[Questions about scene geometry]

==========

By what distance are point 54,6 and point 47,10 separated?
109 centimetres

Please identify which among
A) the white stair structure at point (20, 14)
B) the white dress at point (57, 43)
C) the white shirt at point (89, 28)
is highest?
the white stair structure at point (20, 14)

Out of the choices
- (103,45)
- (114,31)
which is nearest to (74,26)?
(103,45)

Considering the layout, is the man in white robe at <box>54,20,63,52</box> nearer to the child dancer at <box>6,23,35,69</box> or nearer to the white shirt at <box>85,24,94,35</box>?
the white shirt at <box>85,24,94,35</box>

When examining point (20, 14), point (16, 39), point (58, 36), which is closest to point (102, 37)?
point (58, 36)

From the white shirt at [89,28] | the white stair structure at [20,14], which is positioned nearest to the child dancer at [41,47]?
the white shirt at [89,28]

==========

(What this task involves) Print all of the data above word for word, changing nothing in any line.

(Result)
By what distance are point 54,6 and point 47,10 separated?
109 centimetres

Please identify which among
A) the white stair structure at point (20, 14)
B) the white dress at point (57, 43)
C) the white shirt at point (89, 28)
is highest?
the white stair structure at point (20, 14)

Out of the choices
- (103,45)
- (114,31)
which is nearest to (74,26)?
(103,45)

Considering the layout, is the man in white robe at <box>54,20,63,52</box> nearer to the child dancer at <box>6,23,35,69</box> or nearer to the white shirt at <box>85,24,94,35</box>?
the white shirt at <box>85,24,94,35</box>

When examining point (20, 14), point (16, 39), point (58, 36), which is closest to point (102, 37)?
point (58, 36)

From the white shirt at [89,28] | the white stair structure at [20,14], which is positioned nearest to the child dancer at [41,47]?
the white shirt at [89,28]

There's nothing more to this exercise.